Stored items
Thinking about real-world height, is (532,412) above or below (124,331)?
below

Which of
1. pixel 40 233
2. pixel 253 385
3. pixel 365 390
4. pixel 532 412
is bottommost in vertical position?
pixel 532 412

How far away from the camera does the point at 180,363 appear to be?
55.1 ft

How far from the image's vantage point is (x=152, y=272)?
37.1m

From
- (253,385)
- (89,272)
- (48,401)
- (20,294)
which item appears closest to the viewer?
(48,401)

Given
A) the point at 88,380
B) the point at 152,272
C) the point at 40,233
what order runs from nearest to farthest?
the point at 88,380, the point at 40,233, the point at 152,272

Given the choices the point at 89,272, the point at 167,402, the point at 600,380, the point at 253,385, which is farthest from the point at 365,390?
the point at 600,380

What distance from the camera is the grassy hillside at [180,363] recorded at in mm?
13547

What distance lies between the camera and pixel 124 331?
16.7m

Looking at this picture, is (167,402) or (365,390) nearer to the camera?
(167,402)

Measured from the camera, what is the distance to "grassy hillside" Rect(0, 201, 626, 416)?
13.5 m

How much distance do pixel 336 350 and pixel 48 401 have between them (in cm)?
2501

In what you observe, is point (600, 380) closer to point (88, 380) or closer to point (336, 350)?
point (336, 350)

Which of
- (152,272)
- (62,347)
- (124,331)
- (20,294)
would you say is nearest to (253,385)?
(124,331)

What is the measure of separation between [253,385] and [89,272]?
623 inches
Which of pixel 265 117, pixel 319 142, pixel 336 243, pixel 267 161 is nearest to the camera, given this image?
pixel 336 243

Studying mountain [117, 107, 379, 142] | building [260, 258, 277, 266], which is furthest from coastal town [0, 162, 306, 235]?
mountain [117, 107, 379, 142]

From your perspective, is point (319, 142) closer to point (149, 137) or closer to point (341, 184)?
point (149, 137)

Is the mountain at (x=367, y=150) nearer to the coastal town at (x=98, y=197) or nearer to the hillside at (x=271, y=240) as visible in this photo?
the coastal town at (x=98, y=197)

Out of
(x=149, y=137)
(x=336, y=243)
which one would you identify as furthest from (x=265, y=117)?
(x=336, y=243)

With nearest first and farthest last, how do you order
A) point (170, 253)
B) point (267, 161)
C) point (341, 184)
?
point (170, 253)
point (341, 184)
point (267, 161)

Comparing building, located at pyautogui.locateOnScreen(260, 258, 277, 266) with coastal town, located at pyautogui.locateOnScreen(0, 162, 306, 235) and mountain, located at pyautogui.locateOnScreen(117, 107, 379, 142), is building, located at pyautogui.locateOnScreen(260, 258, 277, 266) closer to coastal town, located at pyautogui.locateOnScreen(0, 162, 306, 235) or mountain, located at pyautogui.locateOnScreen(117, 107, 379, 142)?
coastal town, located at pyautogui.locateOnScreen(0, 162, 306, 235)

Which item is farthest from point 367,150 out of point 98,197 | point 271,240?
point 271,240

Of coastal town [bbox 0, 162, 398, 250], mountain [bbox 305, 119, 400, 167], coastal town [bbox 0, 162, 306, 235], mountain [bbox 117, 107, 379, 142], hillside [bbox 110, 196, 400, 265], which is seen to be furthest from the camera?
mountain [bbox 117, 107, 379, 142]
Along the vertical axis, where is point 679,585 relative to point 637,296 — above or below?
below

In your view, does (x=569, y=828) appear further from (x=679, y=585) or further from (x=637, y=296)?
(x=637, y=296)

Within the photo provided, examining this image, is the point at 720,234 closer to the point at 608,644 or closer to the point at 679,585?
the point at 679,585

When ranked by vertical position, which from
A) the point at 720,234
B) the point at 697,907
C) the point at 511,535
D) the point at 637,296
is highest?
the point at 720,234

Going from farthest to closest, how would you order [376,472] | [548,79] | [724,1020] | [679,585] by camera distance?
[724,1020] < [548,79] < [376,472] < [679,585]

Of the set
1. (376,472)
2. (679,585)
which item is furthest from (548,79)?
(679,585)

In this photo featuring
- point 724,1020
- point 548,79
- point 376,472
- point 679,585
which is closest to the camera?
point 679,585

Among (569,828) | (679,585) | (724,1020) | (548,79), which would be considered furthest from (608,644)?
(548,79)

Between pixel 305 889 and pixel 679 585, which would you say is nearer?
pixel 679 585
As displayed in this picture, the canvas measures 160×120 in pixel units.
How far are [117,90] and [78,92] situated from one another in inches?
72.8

## Given task
Output exactly the lines above, from the one holding "When ranked by vertical position, which from" through the end of the data, including the first and last.

## Full solution
When ranked by vertical position, which from
A) the point at 720,234
B) the point at 697,907
C) the point at 511,535
D) the point at 637,296
is highest?
the point at 720,234

Going from farthest to closest, how would you order [376,472] | [548,79] | [724,1020] | [679,585] by camera distance?
[724,1020] < [548,79] < [376,472] < [679,585]

Of the set
1. (376,472)
2. (679,585)
which item is furthest from (548,79)?
(679,585)

In this photo featuring
- point 724,1020
- point 548,79
- point 376,472
- point 679,585
which is closest to the camera?
point 679,585

Among (569,828) | (679,585) | (724,1020) | (548,79), which would be considered furthest from (608,644)?
(548,79)

Between pixel 305 889 and pixel 679 585, which would you say is nearer?
pixel 679 585
As displayed in this picture, the canvas measures 160×120 in pixel units.
How far are [117,90] and [78,92] situated from one another in inches?
72.8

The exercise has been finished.